**Your goal:** Please repeat exactly the lines below from the one containing "Fire, Relatable, and" down to the one containing "Prayers That Bring", both included, and nothing else.

═══ Information supplied

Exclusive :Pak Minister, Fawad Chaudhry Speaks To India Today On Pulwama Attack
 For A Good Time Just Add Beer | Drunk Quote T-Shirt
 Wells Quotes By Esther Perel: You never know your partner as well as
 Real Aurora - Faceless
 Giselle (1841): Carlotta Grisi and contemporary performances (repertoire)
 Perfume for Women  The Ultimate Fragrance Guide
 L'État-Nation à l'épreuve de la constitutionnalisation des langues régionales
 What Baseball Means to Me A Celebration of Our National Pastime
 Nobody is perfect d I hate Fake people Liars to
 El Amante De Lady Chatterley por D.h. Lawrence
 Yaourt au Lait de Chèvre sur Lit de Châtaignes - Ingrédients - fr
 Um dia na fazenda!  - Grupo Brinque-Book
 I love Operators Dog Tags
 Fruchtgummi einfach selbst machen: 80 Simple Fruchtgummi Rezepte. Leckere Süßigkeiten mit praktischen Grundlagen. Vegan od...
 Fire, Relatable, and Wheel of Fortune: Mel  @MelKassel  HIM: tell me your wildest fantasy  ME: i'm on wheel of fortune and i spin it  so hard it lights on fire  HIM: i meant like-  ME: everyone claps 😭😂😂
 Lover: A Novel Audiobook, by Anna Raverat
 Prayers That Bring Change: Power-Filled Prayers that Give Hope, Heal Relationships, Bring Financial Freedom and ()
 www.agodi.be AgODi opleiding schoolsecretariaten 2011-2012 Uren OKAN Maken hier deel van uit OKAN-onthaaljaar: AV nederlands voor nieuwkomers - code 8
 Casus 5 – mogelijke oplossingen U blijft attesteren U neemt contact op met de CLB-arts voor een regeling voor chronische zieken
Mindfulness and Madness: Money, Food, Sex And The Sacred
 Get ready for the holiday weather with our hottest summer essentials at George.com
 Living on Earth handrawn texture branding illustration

══════

**Solution:**
 Fire, Relatable, and Wheel of Fortune: Mel  @MelKassel  HIM: tell me your wildest fantasy  ME: i'm on wheel of fortune and i spin it  so hard it lights on fire  HIM: i meant like-  ME: everyone claps 😭😂😂
 Lover: A Novel Audiobook, by Anna Raverat
 Prayers That Bring Change: Power-Filled Prayers that Give Hope, Heal Relationships, Bring Financial Freedom and ()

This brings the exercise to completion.